McKenna is right that as a state we are seriously underfunding basic and higher education. Recently a court in King County ruled that the state is violating the state constitution, which mandates “ample funding” for basic education, a case that is now headed to the state Supreme Court.
The problem is that in making this campaign pledge, McKenna is not offering a credible solution to correct the problem. As teachers and education advocates, we are keenly aware of the failure of our state to invest in the education of our children. And we are equally suspicious of the empty promises that fall from the lips of politicians at election time that they are going to wave a magic wand and fix the problem, if only we vote for them.
The headline of a recent article in the Seattle Times stated, “McKenna’s call to boost school funds short on details.” The truth is that McKenna’s promises will continue to ring hollow until he explains where he expects to find the money to realize his goals.
The price tag for the massive funding shift that McKenna purports to support is astronomical. Doubling current spending on higher education to 16 percent of the overall budget would cost more than $2.5 billion over the next two years. Raising the current K-12 spending levels – 41 percent of the budget – to the 51 percent that McKenna proposes would add an additional $3.2 billion to the cost.

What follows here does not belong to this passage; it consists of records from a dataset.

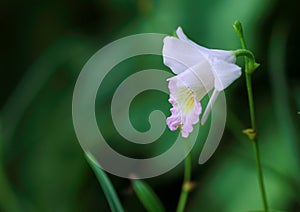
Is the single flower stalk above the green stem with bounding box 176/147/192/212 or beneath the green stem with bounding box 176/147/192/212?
above

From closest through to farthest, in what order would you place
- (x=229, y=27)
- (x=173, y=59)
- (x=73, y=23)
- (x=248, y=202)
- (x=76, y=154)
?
(x=173, y=59), (x=248, y=202), (x=229, y=27), (x=76, y=154), (x=73, y=23)

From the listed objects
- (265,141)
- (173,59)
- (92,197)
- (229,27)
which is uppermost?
(229,27)

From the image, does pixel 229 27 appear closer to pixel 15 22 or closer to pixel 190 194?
pixel 190 194

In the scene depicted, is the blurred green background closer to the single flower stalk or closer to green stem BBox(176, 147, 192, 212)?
green stem BBox(176, 147, 192, 212)

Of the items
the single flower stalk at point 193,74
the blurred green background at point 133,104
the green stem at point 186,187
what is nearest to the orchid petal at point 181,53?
the single flower stalk at point 193,74

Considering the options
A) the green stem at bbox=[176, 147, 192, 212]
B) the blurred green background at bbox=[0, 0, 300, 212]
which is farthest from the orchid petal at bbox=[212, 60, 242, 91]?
the blurred green background at bbox=[0, 0, 300, 212]

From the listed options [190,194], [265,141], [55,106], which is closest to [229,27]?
[265,141]

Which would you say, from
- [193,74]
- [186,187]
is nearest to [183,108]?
[193,74]
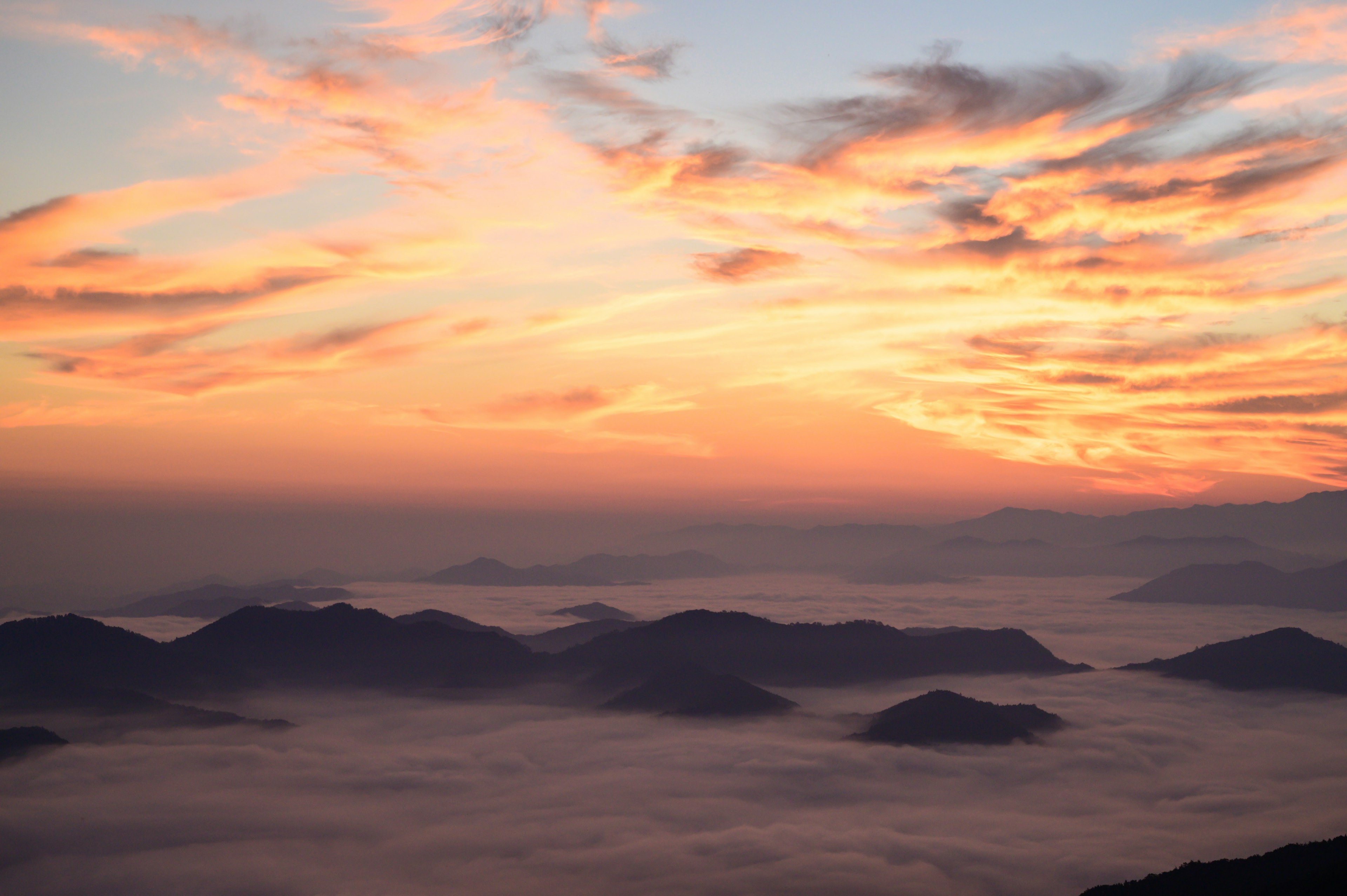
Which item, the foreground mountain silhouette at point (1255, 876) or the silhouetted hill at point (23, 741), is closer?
the foreground mountain silhouette at point (1255, 876)

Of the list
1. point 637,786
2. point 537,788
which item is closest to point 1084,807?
point 637,786

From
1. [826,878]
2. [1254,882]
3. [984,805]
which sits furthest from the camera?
[984,805]

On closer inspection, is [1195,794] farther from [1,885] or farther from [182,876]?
[1,885]

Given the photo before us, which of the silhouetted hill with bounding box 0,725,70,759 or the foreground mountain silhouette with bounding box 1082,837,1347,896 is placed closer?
the foreground mountain silhouette with bounding box 1082,837,1347,896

Yet McKenna categorically rules out tax increases, even on the state’s wealthiest residents, to pay for his campaign promise to better fund education. He even says he’d consider cutting taxes on some businesses if he is elected, making the budget hole even deeper.
So how does he intend to pay for increased education funding?
The short answer is that he has no answer. When asked, McKenna says he wants to cut the size of the state workforce and reduce spending on state employees. But that adds up to little more than an exercise in voodoo math. Realistic savings in that area – even in the highly unlikely case that McKenna were to get every concession from state employees he wants – would amount to only a few hundred million dollars, still leaving a $5 billion funding gap.
To shift that much funding from other priorities to education would cause unfathomable harm to our most vulnerable populations. Under the McKenna approach, the voter-approved Basic Health Plan and Apple Health for kids would almost certainly have to be eliminated completely. Critical support for ailing seniors and people with disabilities would have to be slashed to the bone. Housing help for lower-income families would be shredded. Prisons and mental health facilities would have to close, and enforcement of environmental regulations would be eviscerated.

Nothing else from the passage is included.